The people of Asine originally adjoined the Lycoritae on Parnassus. Their name, which they maintained after their arrival in Peloponnese, was Dryopes, from their founder. Two generations after Dryops, in the reign of Phylas, the Dryopes were conquered in battle by Heracles and brought as an offering to Apollo at Delphi. When brought to Peloponnese according to the god's instructions to Heracles, they first occupied Asine by Hermion. They were driven thence by the Argives and lived in Messenia. This was the gift of the Lacedaemonians, and when in the course of time the Messenians were restored, they were not driven from their city by the Messenians.

4.34.10

But the people of Asine give this account of themselves. They admit that they were conquered by Heracles and their city in Parnassus captured, but they deny that they were made prisoners and brought to Apollo. But when the walls were carried by Heracles, they deserted the town and fled to the heights of Parnassus, and afterwards crossed the sea to Peloponnese and appealed to Eurystheus. Being at feud with Heracles, he gave them Asine in the Argolid.

4.34.11

The men of Asine are the only members of the race of the Dryopes to pride themselves on the name to this day. The case is very different with the Euboeans of Styra. They too are Dryopes in origin, who took no part in the battle with Heracles, as they dwelt at some distance from the city. Yet the people of Styra disdain the name of Dryopes, just as the Delphians have refused to be called Phocians.

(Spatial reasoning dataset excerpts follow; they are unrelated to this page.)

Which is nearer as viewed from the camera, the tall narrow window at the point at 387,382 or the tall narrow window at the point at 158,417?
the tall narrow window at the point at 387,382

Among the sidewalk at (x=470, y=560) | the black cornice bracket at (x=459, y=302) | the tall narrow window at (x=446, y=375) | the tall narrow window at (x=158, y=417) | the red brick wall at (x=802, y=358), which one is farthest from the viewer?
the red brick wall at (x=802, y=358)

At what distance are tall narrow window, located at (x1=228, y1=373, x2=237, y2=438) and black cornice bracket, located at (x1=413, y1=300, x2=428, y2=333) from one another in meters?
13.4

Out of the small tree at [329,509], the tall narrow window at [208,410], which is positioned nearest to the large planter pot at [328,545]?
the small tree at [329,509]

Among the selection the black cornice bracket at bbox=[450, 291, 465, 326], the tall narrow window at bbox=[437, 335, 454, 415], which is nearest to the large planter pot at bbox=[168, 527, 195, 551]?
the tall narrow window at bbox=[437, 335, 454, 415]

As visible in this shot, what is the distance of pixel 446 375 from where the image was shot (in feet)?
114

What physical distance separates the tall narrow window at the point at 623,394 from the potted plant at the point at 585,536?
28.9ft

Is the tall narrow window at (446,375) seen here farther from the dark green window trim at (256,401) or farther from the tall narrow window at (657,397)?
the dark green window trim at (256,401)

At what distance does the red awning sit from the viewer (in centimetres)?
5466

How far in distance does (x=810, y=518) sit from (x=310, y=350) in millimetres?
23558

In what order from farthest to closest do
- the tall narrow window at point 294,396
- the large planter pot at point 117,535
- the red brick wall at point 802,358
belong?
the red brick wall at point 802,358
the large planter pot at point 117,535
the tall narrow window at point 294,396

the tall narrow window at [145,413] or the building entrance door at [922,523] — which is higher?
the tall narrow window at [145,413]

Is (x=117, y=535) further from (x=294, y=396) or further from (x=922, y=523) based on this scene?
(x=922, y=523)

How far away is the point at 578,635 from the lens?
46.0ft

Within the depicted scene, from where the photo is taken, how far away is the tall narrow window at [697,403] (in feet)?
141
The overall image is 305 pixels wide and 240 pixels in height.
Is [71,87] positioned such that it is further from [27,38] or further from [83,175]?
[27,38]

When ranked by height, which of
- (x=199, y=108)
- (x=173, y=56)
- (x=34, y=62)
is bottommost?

But the men of Asine take the greatest pleasure in being called Dryopes, and clearly have made the most holy of their sanctuaries in memory of those which they once had, established on Parnassus. For they have both a temple of Apollo and again a temple and ancient statue of Dryops, whose mysteries they celebrate every year, saying that he is the son of Apollo.

4.34.12

The town itself lies on the coast just as the old Asine in Argive territory. It is a journey of forty stades from Colonides to Asine, and of an equal number from Asine to the promontory called Acritas. Acritas projects into the sea and has a deserted island, Theganussa, lying off it. After Acritas is the harbor Phoenicus and the Oenussae islands lying opposite.

ch. 35 4.35.1

Before the mustering of the army for the Trojan war, and during the war, Mothone was called Pedasus. Later, as the people themselves say, it received a new name from the daughter of Oeneus. They say that Mothone was born of a concubine to Oeneus the son of Porthaon, when he had taken refuge with Diomede in Peloponnese after the fall of Troy. But in my view it was the rock Mothon that gave the place its name. It is this which forms their harbor. For projecting under water, it makes the entrance for ships more narrow and also serves as a breakwater against a heavy swell.

4.35.2

I have shown in earlier passages note that, when the Nauplians in the reign of Damocratidas in Argos were expelled for their Laconian sympathies, the Lacedaemonians gave them Mothone, and that no change was made regarding them on the part of the Messenians when they returned. The Nauplians in my view were Egyptians originally, who came by sea with Danaus to the Argolid, and two generations later were settled in Nauplia by Nauplius the son of Amymone.

4.35.3

The Emperor Trajan granted civic freedom and autonomy to the people of Mothone. In earlier days they were the only people of Messenia on the coast to suffer a disaster like the following: Thesprotian Epirus was ruined by anarchy. For Deidameia the daughter of Pyrrhus, being without children, handed over the government to the people when she was on the point of death. She was the daughter of Pyrrhus, son of Ptolemy, son of Alexander, son of Pyrrhus.